**Stated goal A**
In the TIPC thread, how long a delay does the suggested libzmq patch add to the handshake?
**Stated goal B**
Reproduce the passage of the TIPC thread starting with "Yeah I guess" and going on through "take some time..".
**Stated goal C**
Write what comes next in the TIPC thread, following its final sentence.

**Document extract**

***

Closed antonymayi closed 6 years ago
@eponsko any idea what could be the issue?
same problem with just REQ-REP...
Hm I think you've ran into a kernel bug, there was a race-condition that occurred if the the latency between the two TIPC sockets was too low (should be fixed in kernel 4.16). What happens in kernels 4.8 -> 4.15 is that the internal handling in the TIPC module does not set the underlying TIPC socket to readable (or maybe it was writeable) in case the TIPC handshake is too quick. There's two ways to check if this is the cause:
Try with a kernel > 4.15, these you can download here http://kernel.ubuntu.com/~kernel-ppa/mainline/v4.16/
Apply this patch to libzmq, compile libzmq, and try again. I'm not sure if the pyzmq bindings will use the fresh compiled library however. The patch adds a 10ms delay to the handshake regardless if it's needed or not, so it's not a nice solution..
--- a/src/tipc_connecter.cpp
+++ b/src/tipc_connecter.cpp
@@ -220,6 +220,10 @@ int zmq::tipc_connecter_t::open ()
int rc = ::connect (s, addr->resolved.tipc_addr->addr (),
addr->resolved.tipc_addr->addrlen ());
+ // TODO: Figure out why this happens in the kernel and remove this!
+ // Try to handle race-condition in TIPC kernel > v4.10
+ usleep(10*1000);
+
// Connect was successful immediately.
if (rc == 0)
return 0;
The delayed handshake is not nice - so IMHO if it's confirmed and it has been fixed we can simply document it. We could also ask that the fix gets backported to the 4.9 and 4.14 LTS branches.
Yeah I guess that's the better solution. I can try to find the commit that fixed it, unfortunately I haven't got access to the email discussion anymore so will take some time..

***

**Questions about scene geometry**
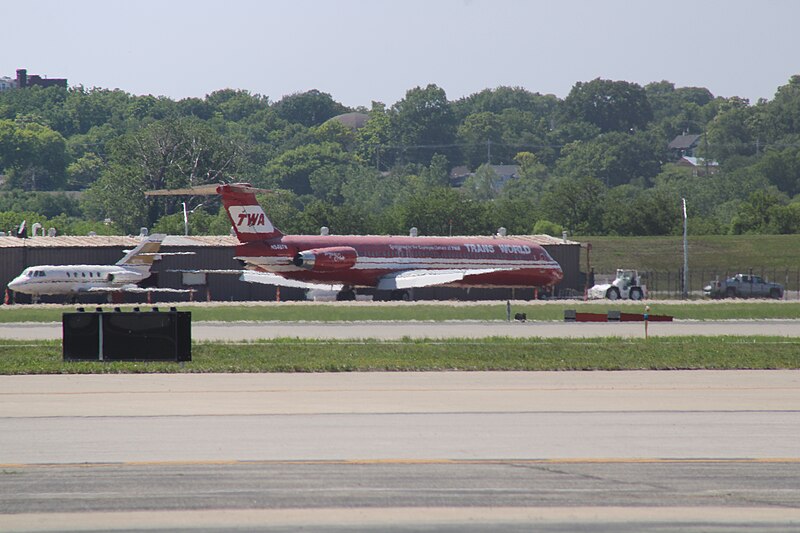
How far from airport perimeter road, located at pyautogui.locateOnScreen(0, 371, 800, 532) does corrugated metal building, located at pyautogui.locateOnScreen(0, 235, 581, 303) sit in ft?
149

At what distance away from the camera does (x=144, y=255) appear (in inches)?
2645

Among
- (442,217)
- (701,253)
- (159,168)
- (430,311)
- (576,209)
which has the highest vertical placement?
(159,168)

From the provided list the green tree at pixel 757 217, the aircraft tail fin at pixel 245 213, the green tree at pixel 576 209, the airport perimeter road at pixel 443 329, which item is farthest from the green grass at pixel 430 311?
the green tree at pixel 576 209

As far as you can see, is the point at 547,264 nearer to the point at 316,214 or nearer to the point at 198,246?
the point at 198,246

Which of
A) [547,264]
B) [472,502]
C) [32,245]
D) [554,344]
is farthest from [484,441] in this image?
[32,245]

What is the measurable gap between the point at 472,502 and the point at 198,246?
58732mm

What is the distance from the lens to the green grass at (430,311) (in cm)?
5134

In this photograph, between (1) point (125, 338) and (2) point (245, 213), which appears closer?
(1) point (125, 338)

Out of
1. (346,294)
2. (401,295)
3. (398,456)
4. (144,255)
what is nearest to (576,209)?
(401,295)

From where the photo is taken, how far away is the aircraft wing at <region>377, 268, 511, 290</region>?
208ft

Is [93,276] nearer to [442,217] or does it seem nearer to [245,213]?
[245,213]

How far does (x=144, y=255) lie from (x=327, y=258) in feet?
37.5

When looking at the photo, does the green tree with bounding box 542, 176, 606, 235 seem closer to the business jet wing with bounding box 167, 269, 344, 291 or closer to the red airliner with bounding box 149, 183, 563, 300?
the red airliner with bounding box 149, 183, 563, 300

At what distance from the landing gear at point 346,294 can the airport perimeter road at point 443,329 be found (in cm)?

***

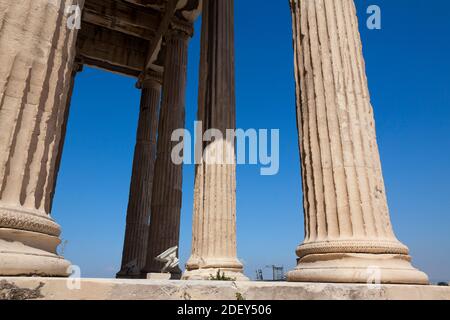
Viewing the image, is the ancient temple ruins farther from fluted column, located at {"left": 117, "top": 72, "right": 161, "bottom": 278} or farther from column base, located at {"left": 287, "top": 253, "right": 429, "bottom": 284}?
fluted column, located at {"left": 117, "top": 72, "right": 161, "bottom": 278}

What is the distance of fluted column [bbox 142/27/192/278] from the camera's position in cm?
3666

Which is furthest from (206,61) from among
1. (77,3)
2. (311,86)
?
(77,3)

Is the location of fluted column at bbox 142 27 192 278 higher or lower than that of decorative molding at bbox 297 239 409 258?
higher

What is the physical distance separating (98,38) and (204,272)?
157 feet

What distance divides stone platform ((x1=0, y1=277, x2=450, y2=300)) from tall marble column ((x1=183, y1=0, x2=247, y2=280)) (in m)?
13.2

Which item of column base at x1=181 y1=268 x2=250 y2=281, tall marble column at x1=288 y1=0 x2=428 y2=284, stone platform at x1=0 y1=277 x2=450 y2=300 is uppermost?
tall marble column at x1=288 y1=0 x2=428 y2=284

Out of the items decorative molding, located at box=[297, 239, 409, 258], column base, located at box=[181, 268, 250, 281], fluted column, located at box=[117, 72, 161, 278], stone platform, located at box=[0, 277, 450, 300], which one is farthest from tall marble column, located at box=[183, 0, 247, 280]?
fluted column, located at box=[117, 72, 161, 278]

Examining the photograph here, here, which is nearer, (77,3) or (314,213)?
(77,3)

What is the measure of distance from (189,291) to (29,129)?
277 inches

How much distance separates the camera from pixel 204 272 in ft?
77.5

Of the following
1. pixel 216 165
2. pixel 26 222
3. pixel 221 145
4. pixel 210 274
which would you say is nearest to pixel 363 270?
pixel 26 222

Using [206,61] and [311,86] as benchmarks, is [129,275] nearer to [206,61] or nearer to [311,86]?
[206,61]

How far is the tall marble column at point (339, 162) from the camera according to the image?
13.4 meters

***

**Exercise result A**
10ms

**Exercise result B**
Yeah I guess that's the better solution. I can try to find the commit that fixed it, unfortunately I haven't got access to the email discussion anymore so will take some time..

**Exercise result C**
great, thanks!
There's also ongoing efforts to change the TIPC address structure, from the current hierarchical Z.C.N format to a flat 128-bit value (IIRC). I think it will be backwards compatible but that's another issue that might come up here soon.
Here's the commit that fixed the issue: https://git.kernel.org/pub/scm/linux/kernel/git/torvalds/linux.git/commit/net/tipc?id=517d7c79bdb39864e617960504bdc1aa560c75c6
tried with 4.16 kernel, works great, thanks!
That commit has also been backported to the 4.14 LTS. 4.9 LTS is not affected.
Issue description
TIPC multicast should work within the same host (they have a demo in the tipcutils which proves it) but doesn't seem to be working (or there is no way to enable it) with zeromq PUB/SUB (it works fine over the net but not locally between two processes).
Environment
Minimal test code / Steps to reproduce the issue
What's the actual result? (include assertion message & call stack if applicable)
subscriber hangs not receiving anything
What's the expected result?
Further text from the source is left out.